# TASK PROMPT
Below this line is a set of entries; quote exactly the lines from the line that contains "United States, site lebec_CA-25." to the line that contains "category: unidentified rabbit", both lines included.

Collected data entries
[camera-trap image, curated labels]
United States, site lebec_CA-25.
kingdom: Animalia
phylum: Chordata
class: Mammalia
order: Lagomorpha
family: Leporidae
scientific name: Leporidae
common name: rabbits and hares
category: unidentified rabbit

==

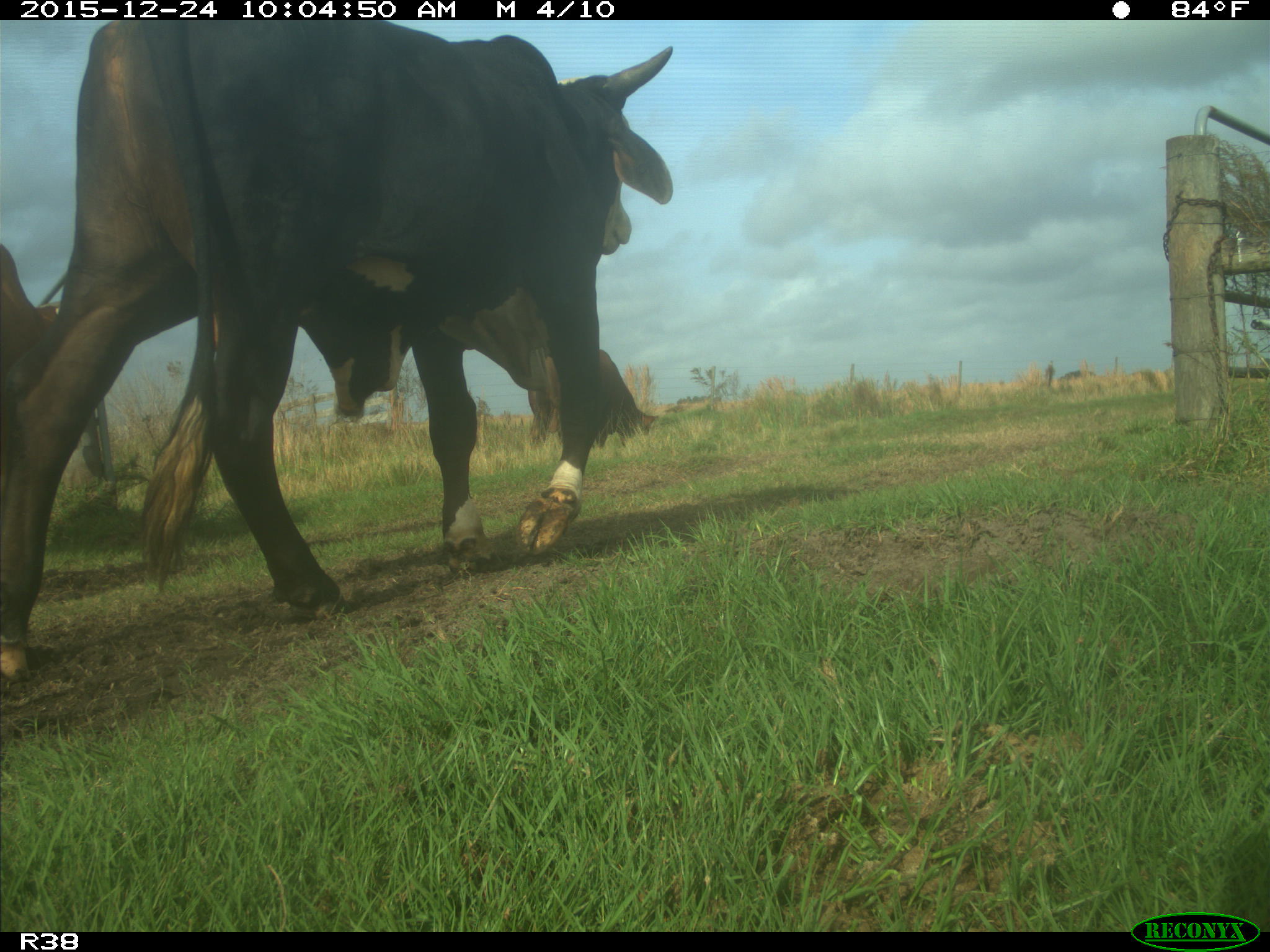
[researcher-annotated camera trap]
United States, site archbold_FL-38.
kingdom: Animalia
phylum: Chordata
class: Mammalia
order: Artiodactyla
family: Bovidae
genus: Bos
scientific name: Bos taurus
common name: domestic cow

# RESPONSE FOR THIS EXERCISE
United States, site lebec_CA-25.
kingdom: Animalia
phylum: Chordata
class: Mammalia
order: Lagomorpha
family: Leporidae
scientific name: Leporidae
common name: rabbits and hares
category: unidentified rabbit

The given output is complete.